• TASK STATEMENT
Would you return every entry, exactly as it is written?

• DATA RECORDS
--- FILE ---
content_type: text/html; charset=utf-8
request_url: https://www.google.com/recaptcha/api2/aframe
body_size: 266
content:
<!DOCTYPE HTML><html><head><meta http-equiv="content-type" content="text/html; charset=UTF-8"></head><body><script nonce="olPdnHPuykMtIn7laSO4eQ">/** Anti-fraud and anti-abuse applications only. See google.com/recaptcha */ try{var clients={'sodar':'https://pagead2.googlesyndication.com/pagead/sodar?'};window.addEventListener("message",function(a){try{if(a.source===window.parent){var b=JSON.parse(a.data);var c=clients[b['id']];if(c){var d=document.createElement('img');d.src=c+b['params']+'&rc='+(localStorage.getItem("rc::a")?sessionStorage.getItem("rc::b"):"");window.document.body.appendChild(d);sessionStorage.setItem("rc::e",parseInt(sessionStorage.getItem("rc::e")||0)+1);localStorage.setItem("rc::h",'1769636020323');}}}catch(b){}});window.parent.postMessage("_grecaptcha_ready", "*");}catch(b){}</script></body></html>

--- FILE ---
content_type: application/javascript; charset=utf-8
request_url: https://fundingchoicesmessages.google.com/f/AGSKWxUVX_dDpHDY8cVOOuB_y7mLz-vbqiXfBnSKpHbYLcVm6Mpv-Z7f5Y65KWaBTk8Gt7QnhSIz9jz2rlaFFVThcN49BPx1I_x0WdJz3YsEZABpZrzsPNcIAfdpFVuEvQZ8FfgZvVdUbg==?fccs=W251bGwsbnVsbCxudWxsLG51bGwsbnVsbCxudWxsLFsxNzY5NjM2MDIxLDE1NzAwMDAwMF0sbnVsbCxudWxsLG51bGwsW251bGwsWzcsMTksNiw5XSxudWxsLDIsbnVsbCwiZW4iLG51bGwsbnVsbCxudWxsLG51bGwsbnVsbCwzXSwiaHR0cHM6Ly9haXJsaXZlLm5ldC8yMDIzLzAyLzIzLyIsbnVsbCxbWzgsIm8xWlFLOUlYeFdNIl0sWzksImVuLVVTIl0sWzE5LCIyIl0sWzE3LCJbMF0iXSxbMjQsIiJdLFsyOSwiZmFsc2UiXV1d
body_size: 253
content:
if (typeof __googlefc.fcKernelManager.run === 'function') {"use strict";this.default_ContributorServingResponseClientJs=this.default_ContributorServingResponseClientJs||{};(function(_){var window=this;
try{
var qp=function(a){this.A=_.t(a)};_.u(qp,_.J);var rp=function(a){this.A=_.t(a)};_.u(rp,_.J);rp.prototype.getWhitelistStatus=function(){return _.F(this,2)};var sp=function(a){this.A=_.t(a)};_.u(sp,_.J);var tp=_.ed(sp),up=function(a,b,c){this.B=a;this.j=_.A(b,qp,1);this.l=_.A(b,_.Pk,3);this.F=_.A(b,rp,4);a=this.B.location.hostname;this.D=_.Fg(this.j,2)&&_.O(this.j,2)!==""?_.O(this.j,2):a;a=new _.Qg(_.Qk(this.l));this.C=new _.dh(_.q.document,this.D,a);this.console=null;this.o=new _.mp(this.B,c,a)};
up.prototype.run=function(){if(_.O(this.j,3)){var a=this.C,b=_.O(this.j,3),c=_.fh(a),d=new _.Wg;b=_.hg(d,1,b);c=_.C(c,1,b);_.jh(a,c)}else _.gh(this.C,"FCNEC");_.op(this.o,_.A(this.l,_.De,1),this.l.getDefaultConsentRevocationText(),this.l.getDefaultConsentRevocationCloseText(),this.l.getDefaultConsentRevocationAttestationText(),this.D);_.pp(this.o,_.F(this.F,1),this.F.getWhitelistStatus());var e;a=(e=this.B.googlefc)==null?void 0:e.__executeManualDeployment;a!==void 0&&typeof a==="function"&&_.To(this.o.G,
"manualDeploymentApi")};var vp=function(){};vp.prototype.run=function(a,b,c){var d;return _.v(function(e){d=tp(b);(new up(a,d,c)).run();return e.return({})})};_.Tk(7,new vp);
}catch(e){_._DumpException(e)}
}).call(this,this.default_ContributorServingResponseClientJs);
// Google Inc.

• RESPONSE TO THIS TASK
--- FILE ---
content_type: text/html; charset=utf-8
request_url: https://www.google.com/recaptcha/api2/aframe
body_size: 266
content:
<!DOCTYPE HTML><html><head><meta http-equiv="content-type" content="text/html; charset=UTF-8"></head><body><script nonce="olPdnHPuykMtIn7laSO4eQ">/** Anti-fraud and anti-abuse applications only. See google.com/recaptcha */ try{var clients={'sodar':'https://pagead2.googlesyndication.com/pagead/sodar?'};window.addEventListener("message",function(a){try{if(a.source===window.parent){var b=JSON.parse(a.data);var c=clients[b['id']];if(c){var d=document.createElement('img');d.src=c+b['params']+'&rc='+(localStorage.getItem("rc::a")?sessionStorage.getItem("rc::b"):"");window.document.body.appendChild(d);sessionStorage.setItem("rc::e",parseInt(sessionStorage.getItem("rc::e")||0)+1);localStorage.setItem("rc::h",'1769636020323');}}}catch(b){}});window.parent.postMessage("_grecaptcha_ready", "*");}catch(b){}</script></body></html>

--- FILE ---
content_type: application/javascript; charset=utf-8
request_url: https://fundingchoicesmessages.google.com/f/AGSKWxUVX_dDpHDY8cVOOuB_y7mLz-vbqiXfBnSKpHbYLcVm6Mpv-Z7f5Y65KWaBTk8Gt7QnhSIz9jz2rlaFFVThcN49BPx1I_x0WdJz3YsEZABpZrzsPNcIAfdpFVuEvQZ8FfgZvVdUbg==?fccs=W251bGwsbnVsbCxudWxsLG51bGwsbnVsbCxudWxsLFsxNzY5NjM2MDIxLDE1NzAwMDAwMF0sbnVsbCxudWxsLG51bGwsW251bGwsWzcsMTksNiw5XSxudWxsLDIsbnVsbCwiZW4iLG51bGwsbnVsbCxudWxsLG51bGwsbnVsbCwzXSwiaHR0cHM6Ly9haXJsaXZlLm5ldC8yMDIzLzAyLzIzLyIsbnVsbCxbWzgsIm8xWlFLOUlYeFdNIl0sWzksImVuLVVTIl0sWzE5LCIyIl0sWzE3LCJbMF0iXSxbMjQsIiJdLFsyOSwiZmFsc2UiXV1d
body_size: 253
content:
if (typeof __googlefc.fcKernelManager.run === 'function') {"use strict";this.default_ContributorServingResponseClientJs=this.default_ContributorServingResponseClientJs||{};(function(_){var window=this;
try{
var qp=function(a){this.A=_.t(a)};_.u(qp,_.J);var rp=function(a){this.A=_.t(a)};_.u(rp,_.J);rp.prototype.getWhitelistStatus=function(){return _.F(this,2)};var sp=function(a){this.A=_.t(a)};_.u(sp,_.J);var tp=_.ed(sp),up=function(a,b,c){this.B=a;this.j=_.A(b,qp,1);this.l=_.A(b,_.Pk,3);this.F=_.A(b,rp,4);a=this.B.location.hostname;this.D=_.Fg(this.j,2)&&_.O(this.j,2)!==""?_.O(this.j,2):a;a=new _.Qg(_.Qk(this.l));this.C=new _.dh(_.q.document,this.D,a);this.console=null;this.o=new _.mp(this.B,c,a)};
up.prototype.run=function(){if(_.O(this.j,3)){var a=this.C,b=_.O(this.j,3),c=_.fh(a),d=new _.Wg;b=_.hg(d,1,b);c=_.C(c,1,b);_.jh(a,c)}else _.gh(this.C,"FCNEC");_.op(this.o,_.A(this.l,_.De,1),this.l.getDefaultConsentRevocationText(),this.l.getDefaultConsentRevocationCloseText(),this.l.getDefaultConsentRevocationAttestationText(),this.D);_.pp(this.o,_.F(this.F,1),this.F.getWhitelistStatus());var e;a=(e=this.B.googlefc)==null?void 0:e.__executeManualDeployment;a!==void 0&&typeof a==="function"&&_.To(this.o.G,
"manualDeploymentApi")};var vp=function(){};vp.prototype.run=function(a,b,c){var d;return _.v(function(e){d=tp(b);(new up(a,d,c)).run();return e.return({})})};_.Tk(7,new vp);
}catch(e){_._DumpException(e)}
}).call(this,this.default_ContributorServingResponseClientJs);
// Google Inc.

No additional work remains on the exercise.